Découvrir comment les différents individus assimilent, stockent, coordonnent, planifient et exécutent les réponses comportementales, ainsi que ce qui peut nuire à ce processus, et comment ils perçoivent les actions des autres, relève à la fois de l’art et de la science. Si nous avons de la chance (et, espérons-le, si nous sommes également des facilitateurs d’apprentissage compétents), les efforts d’enseignement ont un impact sur le comportement de manière à rendre les tâches et les attentes ultérieures plus faciles que les essais initiaux. Prenons l’exemple de l’individu qui regarde par la fenêtre avec un désintérêt apparent (si ce n’est pour « énerver quelqu’un »), mais qui démontre plus tard qu’il sait l’essentiel de ce qui se passait et qu’il a effectivement mémorisé les données auditives. Étant donné qu’il s’est familiarisé et qu’il a acquis une certaine agilité avec les informations auditives qu’il a apprises et qu’il est devenu plus à l’aise, il peut (ou non) être maintenant capable d’établir un contact visuel dans le contexte de cet ensemble d’informations familières pendant une période de temps individuellement idiosyncrasique. Cependant, la question de savoir s’il perçoit quelque chose de significatif au cours de cette rencontre est plus qu’une question rhétorique. Nous ne savons pas ce qu’il voit ; nous devrions probablement soupçonner que les messages qu’il lit, s’il y en a, sont très différents de ceux que nous pensons transmettre.

« Le contact visuel est quelque chose avec lequel j’ai toujours eu du mal. Il ne me vient pas naturellement et je n’apprécie pas de devoir le donner tout le temps, surtout à des personnes que je ne connais pas. Tout le stress que cela implique me rend plus nerveux, plus tendu et plus effrayé. Cela suppose également que je puisse lire le message dans les yeux d’une autre personne.

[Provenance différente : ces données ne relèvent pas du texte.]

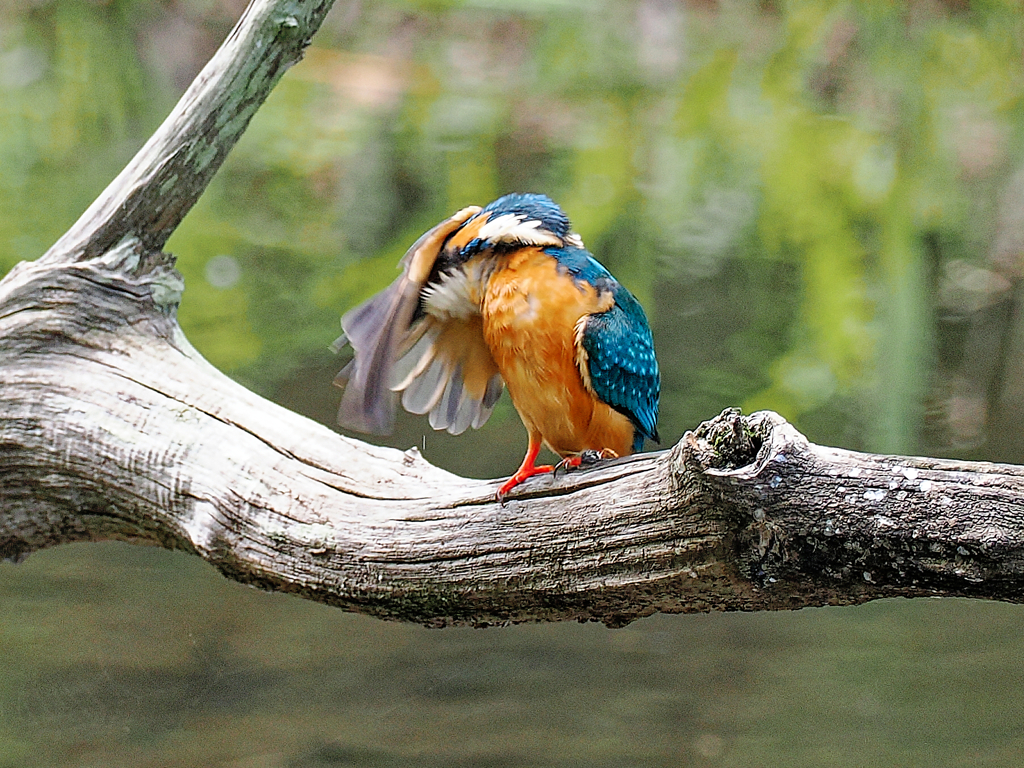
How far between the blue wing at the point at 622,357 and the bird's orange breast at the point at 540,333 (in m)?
0.02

Ne comptez pas là-dessus ! Je peux regarder les yeux d’une personne et ne pas être capable de dire ce qu’elle me dit…

…quand j’étais enfant, mon contact visuel était bien pire que maintenant. Les personnes non autistes ne pouvaient pas comprendre pourquoi je ne les regardais pas dans les yeux… ce n’est pas parce que je ne fais pas de contact visuel avec vous que je ne vous écoute pas ou que je ne fais pas attention à vous. Je peux mieux me concentrer sans avoir à maintenir un contact visuel en même temps. Je dis aux gens : « Vous avez le choix. Voulez-vous une conversation ou un contact visuel ? Vous n’obtiendrez pas les deux à moins que je sois à l’aise avec vous et que je n’aie pas à me concentrer autant sur le contact visuel’. »

Lorsque nous élaborons des stratégies visant à focaliser et à maintenir l’attention des personnes atteintes de troubles du spectre autistique, nous devons tenir compte des façons idiosyncrasiques dont les individus assimilent et traitent l’information. Nous devons reconnaître comment les attentes sociales conventionnelles peuvent, en fait, interférer avec l’apprentissage pour certains. Guider les personnes pour qu’elles se concentrent et s’engagent dans des tâches spécifiquement liées à l’activité en cours est souvent plus efficace que d’essayer d’obtenir l’attention par un contact visuel et d’attendre ensuite que la personne puisse rapidement déplacer son attention vers un ensemble de stimuli liés à la tâche. Quand, où, avec qui et s’il faut insister sur le contact visuel avec les personnes atteintes de troubles du spectre autistique restent controversés. Mais… la nécessité de définir les objectifs que nous souhaitons atteindre à travers nos instructions et nos attentes, et d’évaluer (à travers les réponses des individus) si ces objectifs sont atteints est claire. Le contact visuel est un type d’interaction très social, presque intime. Quand, si et pourquoi insister pour que les individus s’engagent dans cet échange sont des questions qui, pour y répondre judicieusement, nécessitent un examen continu, de la compréhension et de la flexibilité de la part des personnes qui interagissent avec des gens qui rencontrent des difficultés communes aux troubles du spectre autistique.